━━ Data for analysis ━━

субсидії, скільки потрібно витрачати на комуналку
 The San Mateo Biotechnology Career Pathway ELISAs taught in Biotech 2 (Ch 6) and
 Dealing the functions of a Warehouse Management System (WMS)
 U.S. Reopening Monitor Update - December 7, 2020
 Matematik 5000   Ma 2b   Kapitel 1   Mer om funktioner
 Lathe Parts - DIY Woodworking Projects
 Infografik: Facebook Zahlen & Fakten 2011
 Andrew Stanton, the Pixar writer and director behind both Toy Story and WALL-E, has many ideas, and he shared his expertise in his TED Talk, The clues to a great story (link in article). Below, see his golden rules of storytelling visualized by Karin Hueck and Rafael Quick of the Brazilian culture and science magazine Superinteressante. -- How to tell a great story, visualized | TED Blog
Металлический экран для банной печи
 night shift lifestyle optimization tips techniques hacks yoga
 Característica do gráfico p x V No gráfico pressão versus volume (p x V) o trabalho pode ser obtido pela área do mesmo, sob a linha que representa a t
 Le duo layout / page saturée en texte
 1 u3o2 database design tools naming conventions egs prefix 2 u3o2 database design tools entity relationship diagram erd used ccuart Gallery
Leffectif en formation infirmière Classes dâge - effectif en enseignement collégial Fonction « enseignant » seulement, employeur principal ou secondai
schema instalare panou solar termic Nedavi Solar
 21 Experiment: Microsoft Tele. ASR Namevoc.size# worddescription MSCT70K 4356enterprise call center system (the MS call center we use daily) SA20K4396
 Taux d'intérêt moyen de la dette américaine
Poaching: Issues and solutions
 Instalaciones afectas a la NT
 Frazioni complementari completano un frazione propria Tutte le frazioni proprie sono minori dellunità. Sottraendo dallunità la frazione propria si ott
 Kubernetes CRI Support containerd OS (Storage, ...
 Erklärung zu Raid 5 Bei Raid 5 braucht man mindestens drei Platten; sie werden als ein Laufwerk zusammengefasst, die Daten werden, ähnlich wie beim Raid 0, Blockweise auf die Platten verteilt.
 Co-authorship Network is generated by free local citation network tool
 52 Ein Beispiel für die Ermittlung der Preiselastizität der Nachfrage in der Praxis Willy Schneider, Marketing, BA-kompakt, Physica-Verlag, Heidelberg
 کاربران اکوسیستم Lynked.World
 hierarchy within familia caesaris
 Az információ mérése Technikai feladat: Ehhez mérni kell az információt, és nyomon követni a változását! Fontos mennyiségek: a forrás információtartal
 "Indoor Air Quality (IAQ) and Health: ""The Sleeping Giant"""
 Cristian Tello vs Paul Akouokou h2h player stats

━━━

» Assignment:
The required output is every line from the one that holds "کاربران اکوسیستم Lynked.World" through the last line of the listing above, retyped exactly and with nothing else.

» Answer section:
 کاربران اکوسیستم Lynked.World
 hierarchy within familia caesaris
 Az információ mérése Technikai feladat: Ehhez mérni kell az információt, és nyomon követni a változását! Fontos mennyiségek: a forrás információtartal
 "Indoor Air Quality (IAQ) and Health: ""The Sleeping Giant"""
 Cristian Tello vs Paul Akouokou h2h player stats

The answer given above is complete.